Annotation records
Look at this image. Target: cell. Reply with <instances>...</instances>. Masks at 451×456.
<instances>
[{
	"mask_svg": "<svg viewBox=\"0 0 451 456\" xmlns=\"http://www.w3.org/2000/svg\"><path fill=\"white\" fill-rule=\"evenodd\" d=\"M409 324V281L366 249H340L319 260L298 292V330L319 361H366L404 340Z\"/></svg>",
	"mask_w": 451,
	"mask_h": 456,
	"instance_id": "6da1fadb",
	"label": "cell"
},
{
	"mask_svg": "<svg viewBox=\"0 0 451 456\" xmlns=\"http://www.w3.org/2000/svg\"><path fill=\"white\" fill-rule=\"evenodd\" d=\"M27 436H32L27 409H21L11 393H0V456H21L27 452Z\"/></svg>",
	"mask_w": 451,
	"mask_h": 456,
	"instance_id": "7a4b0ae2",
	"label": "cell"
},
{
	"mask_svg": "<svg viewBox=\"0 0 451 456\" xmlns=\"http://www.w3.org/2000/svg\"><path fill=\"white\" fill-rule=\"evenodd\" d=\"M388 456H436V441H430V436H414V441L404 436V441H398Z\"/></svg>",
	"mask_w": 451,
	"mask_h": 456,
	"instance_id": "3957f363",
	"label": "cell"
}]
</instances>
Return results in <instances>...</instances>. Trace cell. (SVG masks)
---
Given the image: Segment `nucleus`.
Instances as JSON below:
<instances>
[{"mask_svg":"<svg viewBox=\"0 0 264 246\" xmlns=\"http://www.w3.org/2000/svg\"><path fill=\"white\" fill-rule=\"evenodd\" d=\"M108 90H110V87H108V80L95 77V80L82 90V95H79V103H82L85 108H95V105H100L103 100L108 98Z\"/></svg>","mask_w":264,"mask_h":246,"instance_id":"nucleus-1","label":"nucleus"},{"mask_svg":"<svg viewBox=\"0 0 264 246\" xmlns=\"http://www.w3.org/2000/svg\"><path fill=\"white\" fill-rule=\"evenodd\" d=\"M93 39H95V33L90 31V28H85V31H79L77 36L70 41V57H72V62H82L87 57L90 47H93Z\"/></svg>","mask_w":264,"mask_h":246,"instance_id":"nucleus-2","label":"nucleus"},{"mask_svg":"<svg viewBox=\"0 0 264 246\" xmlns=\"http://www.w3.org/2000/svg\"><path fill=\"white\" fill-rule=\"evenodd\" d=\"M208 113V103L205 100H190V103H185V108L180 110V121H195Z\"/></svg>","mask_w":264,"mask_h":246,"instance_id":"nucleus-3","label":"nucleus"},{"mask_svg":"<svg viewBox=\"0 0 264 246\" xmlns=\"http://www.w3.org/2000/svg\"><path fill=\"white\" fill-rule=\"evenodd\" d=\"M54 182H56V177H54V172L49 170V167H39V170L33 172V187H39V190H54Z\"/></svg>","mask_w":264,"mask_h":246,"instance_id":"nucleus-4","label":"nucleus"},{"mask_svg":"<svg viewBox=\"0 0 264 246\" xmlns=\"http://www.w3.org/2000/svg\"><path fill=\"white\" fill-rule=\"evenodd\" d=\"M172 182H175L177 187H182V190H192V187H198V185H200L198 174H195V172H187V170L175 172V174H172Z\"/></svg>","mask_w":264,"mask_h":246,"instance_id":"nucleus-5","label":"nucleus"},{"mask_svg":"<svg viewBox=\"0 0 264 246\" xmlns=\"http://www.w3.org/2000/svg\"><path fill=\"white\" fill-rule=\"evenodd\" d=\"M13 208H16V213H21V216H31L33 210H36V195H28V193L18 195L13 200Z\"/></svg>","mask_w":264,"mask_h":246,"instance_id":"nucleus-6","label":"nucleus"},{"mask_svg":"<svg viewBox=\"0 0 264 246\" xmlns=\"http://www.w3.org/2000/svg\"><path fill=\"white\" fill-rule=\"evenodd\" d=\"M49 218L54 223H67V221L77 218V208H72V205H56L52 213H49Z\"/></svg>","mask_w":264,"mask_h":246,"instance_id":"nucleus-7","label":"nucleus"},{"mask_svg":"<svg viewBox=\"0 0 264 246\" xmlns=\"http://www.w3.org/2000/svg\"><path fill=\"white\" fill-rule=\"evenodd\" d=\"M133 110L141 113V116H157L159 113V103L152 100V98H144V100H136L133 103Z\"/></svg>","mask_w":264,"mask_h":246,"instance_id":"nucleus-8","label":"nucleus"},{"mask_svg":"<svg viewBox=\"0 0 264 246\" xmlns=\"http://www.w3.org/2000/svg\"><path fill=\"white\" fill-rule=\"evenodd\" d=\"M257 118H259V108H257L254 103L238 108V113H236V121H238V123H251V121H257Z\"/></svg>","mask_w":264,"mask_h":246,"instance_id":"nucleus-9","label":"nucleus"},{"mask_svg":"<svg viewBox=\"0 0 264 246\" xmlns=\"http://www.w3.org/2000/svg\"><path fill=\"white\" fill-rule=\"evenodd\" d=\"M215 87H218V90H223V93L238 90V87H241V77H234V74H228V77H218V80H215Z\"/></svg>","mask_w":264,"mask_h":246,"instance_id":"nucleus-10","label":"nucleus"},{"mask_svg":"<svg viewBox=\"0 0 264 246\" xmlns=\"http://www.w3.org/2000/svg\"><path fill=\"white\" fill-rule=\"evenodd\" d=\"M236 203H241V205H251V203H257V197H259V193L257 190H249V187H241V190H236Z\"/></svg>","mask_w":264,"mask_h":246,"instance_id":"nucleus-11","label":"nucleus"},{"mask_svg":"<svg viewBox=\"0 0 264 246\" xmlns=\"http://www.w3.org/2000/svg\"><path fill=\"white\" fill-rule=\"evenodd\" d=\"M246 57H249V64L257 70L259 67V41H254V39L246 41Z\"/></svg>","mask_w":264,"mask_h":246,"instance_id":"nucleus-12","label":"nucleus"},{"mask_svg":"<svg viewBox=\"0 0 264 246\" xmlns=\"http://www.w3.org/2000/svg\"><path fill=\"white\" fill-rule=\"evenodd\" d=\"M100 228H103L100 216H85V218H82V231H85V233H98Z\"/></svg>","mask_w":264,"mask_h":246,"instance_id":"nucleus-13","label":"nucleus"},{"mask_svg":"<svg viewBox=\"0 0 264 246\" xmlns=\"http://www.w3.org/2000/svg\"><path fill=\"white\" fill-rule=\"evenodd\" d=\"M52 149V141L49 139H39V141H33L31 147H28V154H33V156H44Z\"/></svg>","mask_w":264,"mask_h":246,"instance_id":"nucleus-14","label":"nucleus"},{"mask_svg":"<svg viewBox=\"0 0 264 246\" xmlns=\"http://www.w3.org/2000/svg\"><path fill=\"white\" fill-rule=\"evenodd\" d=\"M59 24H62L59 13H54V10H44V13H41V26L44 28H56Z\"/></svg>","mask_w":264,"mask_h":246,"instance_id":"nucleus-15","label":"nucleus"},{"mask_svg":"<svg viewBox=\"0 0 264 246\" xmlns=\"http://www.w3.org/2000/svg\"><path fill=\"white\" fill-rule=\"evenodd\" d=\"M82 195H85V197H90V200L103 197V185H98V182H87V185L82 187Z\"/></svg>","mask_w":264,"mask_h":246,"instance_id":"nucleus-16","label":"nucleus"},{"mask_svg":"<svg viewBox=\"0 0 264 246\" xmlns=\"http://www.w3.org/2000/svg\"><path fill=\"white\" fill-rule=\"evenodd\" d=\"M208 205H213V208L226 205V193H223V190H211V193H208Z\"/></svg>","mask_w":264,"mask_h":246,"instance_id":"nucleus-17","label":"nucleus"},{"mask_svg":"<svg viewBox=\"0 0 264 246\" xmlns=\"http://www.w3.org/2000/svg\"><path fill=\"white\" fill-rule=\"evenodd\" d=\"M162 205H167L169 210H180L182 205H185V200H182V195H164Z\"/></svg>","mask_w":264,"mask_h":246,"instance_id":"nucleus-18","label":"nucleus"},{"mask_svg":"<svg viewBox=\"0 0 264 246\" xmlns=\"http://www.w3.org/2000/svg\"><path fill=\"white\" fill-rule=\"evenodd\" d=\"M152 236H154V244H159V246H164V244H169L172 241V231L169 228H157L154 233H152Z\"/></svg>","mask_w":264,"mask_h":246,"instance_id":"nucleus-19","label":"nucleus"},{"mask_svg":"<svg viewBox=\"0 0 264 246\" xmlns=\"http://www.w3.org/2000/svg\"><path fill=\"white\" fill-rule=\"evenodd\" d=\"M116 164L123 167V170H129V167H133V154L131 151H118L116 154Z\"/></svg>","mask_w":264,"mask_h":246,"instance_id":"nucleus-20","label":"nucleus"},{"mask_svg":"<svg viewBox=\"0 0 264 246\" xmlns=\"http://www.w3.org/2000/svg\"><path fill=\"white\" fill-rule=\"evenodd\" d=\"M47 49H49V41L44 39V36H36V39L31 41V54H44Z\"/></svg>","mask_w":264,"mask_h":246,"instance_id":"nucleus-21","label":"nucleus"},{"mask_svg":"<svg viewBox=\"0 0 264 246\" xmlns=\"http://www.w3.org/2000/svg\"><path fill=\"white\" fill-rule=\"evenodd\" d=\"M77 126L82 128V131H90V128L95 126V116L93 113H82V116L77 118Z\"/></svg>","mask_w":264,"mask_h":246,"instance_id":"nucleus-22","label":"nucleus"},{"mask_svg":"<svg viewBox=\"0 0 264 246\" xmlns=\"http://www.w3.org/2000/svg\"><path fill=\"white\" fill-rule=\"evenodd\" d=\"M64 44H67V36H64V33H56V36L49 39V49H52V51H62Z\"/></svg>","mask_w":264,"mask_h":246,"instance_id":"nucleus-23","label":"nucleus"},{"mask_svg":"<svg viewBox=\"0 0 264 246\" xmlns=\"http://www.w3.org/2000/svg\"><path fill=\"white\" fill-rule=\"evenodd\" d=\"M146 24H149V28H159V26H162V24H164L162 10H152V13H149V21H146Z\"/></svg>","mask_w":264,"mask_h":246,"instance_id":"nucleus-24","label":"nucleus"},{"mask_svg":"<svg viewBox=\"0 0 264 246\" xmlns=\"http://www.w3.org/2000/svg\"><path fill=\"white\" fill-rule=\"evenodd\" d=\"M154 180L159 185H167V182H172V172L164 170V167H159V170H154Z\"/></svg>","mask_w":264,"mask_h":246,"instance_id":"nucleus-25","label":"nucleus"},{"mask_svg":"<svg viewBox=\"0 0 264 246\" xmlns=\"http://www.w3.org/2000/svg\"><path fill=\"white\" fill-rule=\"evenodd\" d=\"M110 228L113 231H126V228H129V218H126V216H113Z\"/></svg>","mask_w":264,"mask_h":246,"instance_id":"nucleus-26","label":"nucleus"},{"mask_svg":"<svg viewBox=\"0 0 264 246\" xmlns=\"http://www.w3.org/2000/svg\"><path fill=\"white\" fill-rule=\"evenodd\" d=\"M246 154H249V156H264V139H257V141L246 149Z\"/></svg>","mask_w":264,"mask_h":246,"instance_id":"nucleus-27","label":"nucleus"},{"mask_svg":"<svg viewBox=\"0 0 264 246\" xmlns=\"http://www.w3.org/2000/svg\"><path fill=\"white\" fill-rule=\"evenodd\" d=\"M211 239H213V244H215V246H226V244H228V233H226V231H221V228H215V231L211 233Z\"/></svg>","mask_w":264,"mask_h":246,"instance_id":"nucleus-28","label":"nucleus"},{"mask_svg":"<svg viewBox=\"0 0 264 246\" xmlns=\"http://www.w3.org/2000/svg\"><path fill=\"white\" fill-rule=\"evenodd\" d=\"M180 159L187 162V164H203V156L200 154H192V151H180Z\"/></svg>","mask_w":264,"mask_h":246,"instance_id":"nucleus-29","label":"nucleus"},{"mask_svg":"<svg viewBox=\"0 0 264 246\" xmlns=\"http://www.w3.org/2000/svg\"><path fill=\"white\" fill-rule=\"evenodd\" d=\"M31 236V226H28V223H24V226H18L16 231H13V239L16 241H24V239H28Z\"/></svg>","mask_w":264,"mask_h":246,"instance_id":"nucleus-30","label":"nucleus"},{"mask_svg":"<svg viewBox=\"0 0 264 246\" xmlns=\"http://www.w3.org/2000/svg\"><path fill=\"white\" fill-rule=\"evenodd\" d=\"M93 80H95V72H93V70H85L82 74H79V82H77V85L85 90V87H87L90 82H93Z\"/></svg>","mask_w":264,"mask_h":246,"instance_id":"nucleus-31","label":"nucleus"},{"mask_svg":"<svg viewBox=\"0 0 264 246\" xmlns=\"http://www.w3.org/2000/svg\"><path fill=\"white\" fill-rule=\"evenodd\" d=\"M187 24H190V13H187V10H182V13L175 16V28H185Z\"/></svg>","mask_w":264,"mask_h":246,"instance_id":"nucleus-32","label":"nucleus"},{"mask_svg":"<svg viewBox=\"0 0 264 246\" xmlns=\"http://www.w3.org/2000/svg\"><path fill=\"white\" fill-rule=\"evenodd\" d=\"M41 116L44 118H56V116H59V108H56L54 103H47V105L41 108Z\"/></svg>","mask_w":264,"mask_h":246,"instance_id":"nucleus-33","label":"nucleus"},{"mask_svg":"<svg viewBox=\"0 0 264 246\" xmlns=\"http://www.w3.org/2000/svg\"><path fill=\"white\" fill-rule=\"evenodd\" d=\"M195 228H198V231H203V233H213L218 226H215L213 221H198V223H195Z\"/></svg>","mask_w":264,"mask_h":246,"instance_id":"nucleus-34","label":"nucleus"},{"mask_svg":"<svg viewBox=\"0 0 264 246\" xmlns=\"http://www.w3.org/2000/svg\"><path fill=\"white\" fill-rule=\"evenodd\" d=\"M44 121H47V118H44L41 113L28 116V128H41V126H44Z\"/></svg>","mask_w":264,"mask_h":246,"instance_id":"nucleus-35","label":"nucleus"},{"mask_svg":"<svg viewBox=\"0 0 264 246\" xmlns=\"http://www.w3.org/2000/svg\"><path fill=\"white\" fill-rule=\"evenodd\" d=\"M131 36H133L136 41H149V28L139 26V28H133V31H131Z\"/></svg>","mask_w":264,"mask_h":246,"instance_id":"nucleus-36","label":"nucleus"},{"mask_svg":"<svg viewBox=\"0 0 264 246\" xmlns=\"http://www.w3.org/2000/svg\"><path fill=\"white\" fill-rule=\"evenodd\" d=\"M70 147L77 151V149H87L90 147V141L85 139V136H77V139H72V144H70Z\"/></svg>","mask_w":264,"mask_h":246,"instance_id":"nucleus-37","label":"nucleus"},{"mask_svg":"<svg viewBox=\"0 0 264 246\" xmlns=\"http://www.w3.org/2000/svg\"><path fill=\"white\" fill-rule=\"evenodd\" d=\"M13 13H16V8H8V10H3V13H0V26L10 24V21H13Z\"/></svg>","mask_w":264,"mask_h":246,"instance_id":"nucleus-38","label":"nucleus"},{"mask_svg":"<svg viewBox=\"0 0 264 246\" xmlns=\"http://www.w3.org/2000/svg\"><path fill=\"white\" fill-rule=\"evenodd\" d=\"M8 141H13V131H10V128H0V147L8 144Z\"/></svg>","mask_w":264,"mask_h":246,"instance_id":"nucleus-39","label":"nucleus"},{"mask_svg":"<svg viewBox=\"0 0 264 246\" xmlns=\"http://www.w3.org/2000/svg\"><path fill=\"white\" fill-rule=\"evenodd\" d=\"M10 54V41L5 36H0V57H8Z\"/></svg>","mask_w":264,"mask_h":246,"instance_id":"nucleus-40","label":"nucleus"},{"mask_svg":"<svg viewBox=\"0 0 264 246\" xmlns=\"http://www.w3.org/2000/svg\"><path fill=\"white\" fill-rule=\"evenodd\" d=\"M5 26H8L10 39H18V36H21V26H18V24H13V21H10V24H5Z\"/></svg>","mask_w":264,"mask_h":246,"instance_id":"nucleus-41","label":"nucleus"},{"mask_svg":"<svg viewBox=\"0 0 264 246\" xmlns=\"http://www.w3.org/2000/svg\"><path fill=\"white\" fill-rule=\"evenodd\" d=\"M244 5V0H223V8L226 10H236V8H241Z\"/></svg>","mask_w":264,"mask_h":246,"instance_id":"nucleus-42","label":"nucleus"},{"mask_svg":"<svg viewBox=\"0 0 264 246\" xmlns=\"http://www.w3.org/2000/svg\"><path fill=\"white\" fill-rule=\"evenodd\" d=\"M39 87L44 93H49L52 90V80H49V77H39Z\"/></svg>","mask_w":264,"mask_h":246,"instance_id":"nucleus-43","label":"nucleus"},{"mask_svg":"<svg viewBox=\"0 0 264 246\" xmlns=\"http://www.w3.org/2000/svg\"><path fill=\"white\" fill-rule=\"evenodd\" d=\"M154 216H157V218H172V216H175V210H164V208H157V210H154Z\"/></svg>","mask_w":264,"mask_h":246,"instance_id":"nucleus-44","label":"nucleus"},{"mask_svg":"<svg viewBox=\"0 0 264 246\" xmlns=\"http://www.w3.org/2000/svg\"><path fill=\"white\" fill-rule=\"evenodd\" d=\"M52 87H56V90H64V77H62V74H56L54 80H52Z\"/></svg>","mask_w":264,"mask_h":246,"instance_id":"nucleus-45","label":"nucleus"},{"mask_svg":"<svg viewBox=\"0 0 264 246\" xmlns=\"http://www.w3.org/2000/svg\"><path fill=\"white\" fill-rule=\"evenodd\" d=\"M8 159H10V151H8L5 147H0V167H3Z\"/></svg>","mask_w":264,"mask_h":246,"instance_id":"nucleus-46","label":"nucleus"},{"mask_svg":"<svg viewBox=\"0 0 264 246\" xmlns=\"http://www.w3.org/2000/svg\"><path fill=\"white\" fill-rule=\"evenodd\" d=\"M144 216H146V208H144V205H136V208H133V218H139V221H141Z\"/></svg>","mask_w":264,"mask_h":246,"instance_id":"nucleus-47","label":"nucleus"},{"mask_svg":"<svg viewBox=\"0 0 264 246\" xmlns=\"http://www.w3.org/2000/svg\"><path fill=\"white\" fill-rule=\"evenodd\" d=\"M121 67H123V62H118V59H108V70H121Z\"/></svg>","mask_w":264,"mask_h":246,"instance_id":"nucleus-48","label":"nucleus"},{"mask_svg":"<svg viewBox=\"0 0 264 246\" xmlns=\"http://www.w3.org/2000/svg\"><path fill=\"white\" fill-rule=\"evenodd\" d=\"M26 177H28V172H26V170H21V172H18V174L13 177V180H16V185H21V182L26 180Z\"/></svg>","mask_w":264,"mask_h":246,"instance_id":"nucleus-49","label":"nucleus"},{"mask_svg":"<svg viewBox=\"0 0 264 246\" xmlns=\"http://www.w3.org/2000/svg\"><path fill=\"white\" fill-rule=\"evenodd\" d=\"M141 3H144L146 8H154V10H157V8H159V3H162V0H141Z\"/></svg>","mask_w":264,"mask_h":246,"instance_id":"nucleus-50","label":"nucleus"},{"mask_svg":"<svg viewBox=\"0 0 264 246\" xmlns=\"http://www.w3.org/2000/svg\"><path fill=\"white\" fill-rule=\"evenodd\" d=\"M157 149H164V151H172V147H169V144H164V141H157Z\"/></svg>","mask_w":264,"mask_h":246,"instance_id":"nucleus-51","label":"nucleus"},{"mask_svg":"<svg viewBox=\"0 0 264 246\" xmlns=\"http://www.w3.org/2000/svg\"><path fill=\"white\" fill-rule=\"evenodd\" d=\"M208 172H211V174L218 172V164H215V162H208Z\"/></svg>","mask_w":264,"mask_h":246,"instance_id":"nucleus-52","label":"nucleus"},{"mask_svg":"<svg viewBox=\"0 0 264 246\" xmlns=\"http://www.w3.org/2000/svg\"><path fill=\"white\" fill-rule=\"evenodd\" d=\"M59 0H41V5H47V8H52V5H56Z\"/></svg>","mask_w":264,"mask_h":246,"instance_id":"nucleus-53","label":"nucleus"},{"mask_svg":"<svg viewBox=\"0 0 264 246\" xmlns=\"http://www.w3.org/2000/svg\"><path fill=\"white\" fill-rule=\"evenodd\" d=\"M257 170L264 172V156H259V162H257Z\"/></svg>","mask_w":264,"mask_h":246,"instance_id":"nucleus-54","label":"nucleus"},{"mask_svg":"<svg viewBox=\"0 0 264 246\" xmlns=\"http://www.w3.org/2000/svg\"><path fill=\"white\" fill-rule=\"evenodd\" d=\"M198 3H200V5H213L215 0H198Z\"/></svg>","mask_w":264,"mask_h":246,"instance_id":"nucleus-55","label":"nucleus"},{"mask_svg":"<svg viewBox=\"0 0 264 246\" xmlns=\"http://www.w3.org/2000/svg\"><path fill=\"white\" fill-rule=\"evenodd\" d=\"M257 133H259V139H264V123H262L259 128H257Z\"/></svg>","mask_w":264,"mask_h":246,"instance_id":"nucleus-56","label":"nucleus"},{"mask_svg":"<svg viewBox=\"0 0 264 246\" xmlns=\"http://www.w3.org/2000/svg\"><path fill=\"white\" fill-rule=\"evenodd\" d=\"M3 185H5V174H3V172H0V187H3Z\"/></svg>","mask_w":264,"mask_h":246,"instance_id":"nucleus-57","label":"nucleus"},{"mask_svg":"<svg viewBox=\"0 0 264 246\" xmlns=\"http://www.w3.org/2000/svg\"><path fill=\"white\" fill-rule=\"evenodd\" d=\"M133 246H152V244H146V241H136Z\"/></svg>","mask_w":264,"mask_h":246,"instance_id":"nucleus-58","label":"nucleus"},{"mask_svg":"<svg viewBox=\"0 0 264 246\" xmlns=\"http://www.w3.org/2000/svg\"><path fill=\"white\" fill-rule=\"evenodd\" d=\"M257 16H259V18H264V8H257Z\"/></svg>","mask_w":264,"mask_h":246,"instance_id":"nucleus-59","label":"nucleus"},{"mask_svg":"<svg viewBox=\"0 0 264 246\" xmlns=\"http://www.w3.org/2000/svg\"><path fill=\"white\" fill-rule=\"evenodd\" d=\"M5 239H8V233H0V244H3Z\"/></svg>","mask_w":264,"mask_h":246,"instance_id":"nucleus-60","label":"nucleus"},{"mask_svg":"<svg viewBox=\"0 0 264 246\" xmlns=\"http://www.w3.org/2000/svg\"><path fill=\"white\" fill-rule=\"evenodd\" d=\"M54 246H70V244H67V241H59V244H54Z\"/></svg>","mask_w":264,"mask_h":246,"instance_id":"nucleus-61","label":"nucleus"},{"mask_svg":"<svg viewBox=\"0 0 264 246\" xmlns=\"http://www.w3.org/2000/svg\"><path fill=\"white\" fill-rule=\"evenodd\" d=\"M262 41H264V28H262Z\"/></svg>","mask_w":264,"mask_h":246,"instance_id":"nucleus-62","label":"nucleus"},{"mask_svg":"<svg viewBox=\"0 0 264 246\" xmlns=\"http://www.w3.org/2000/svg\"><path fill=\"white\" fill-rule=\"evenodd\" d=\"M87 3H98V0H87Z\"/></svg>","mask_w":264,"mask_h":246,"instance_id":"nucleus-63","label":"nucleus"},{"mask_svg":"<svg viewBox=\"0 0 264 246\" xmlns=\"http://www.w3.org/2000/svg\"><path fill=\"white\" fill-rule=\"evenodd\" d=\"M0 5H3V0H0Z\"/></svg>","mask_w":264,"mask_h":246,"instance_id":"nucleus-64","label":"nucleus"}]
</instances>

• To be done:
Recast the lines of the entries from the line with "Look at this" up to and including the line with "Return results in" as a numbered list, skipping any blank lines. Include only those lines.

• Response to this task:
1. Look at this image. Target: cell. Reply with <instances>...</instances>. Masks at 451×456.
2. <instances>
3. [{
4. 	"mask_svg": "<svg viewBox=\"0 0 451 456\" xmlns=\"http://www.w3.org/2000/svg\"><path fill=\"white\" fill-rule=\"evenodd\" d=\"M409 324V281L366 249H340L319 260L298 292V330L319 361H366L404 340Z\"/></svg>",
5. 	"mask_w": 451,
6. 	"mask_h": 456,
7. 	"instance_id": "6da1fadb",
8. 	"label": "cell"
9. },
10. {
11. 	"mask_svg": "<svg viewBox=\"0 0 451 456\" xmlns=\"http://www.w3.org/2000/svg\"><path fill=\"white\" fill-rule=\"evenodd\" d=\"M27 436H32L27 409H21L11 393H0V456H21L27 452Z\"/></svg>",
12. 	"mask_w": 451,
13. 	"mask_h": 456,
14. 	"instance_id": "7a4b0ae2",
15. 	"label": "cell"
16. },
17. {
18. 	"mask_svg": "<svg viewBox=\"0 0 451 456\" xmlns=\"http://www.w3.org/2000/svg\"><path fill=\"white\" fill-rule=\"evenodd\" d=\"M388 456H436V441H430V436H414V441L404 436V441H398Z\"/></svg>",
19. 	"mask_w": 451,
20. 	"mask_h": 456,
21. 	"instance_id": "3957f363",
22. 	"label": "cell"
23. }]
24. </instances>
25. Return results in <instances>...</instances>. Trace cell. (SVG masks)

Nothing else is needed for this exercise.